The clean science.exe application was signed by ‘JINHUA 9158 NETWORK SCIENCE AND TECHNOLOGY CO., LTD.’ This company is tied to the website 9158.com, which is registered to [email protected], to the organization Jinhua 9158Network Science and Technology Co., Ltd, in Hangzhou, China.
We were able to identify a number of further files in our collection that use a certificate from the same issuer; all of them were clean installers. Some of them (the 9158 KTV installers) dropped Download.exe as a component.

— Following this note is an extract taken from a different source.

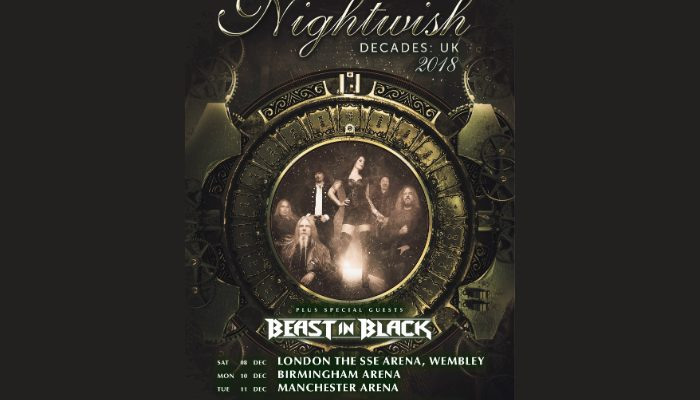 Nighwish will headline at Manchester Arena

Clearly, this application would be the source of the exploited binary.
4d2f9aac4408237a56dadb89e256e637a703b4ee: 9158 Virtual Camera installer – looks legitimate
4d64bb02d287f2f4e3707f8f7c64a92fbe6621b5: 9158 KTV installer (a version of Download.exe is installed) – looks legitimate
4f1e67bfe5c2698698f7abffbfa740507aaaeb49 : CHOUZHOUGame (an add-on of some sort, not a standalone application) – looks legitimate
878f09552e7277544f6b3702e310757c0bde1b42: DuoDuoVideoGame installer (a version of Download.exe is installed) – looks legitimate
9e7cb141eb97e4a83946b3494344b55bbbf0691a: 9158 KTV installer (a version of Download.exe is installed) – looks legitimate
a8fb2fa2d1fdbeb45831c3ba08d6d73cd08cb44b: 9158 KTV installer (a version of Download.exe is installed – same as with 9e7cb141eb97e4a83946b3494344b55bbbf0691a) – looks legitimate
f1dae1ee4ece2d5e30b199663f721a3718a661b9: XinGuang installer – looks legitimate
Altogether, four different versions of Download.exe were found (including the one carried by the malware). Differentiating between them was made difficult by the fact that all versions had exactly the same version information, as seen on the following output of the Sysinternals sigcheck tool:
Verified: Signed Signing date: 07:20 23/02/2012 Publisher: Description: DownLoad Microsoft ??????? Product: DownLoad ???? Version: 1, 0, 0, 1 File version: 10, 3, 19, 1
Testing the other versions of Download.exe (replacing science.exe right before the CreateProcessA) caused a crash and a debug dialog pop-up. All of these variations were vulnerable to the exploitation, with the same bogus write_log() function, but due to reorganization of the code in the development process, the 0x404350 address, where the execution is re-routed does not contain the required POP RET instruction sequence. Fixing the return value could make these variants vulnerable to full exploitation as well.